TO DO:
Copy out every line of the data from the line containing "If you look at" through the end of the data, inclusive, and change only the coordinates in the answers: multiply each one by 1.25 and round it to a whole number, rounding halves up. Omit the pictures.

* start MATERIAL FOR THE TASK *

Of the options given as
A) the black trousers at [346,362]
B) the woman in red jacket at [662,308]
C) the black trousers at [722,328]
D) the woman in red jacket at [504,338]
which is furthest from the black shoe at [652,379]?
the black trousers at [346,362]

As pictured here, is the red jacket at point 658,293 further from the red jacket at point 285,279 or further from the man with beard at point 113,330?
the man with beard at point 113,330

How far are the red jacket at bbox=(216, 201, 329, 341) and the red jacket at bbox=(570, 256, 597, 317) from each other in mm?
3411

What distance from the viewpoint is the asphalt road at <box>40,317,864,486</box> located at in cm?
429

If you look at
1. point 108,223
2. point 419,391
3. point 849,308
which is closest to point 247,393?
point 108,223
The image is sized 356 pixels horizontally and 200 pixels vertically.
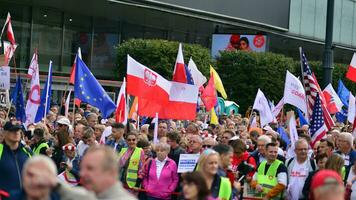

* end MATERIAL FOR THE TASK *

TASK RESPONSE:
If you look at
1. point 108,223
2. point 419,391
3. point 849,308
which is closest to point 247,393?
point 135,279
The image is sized 356 pixels horizontally and 200 pixels vertically.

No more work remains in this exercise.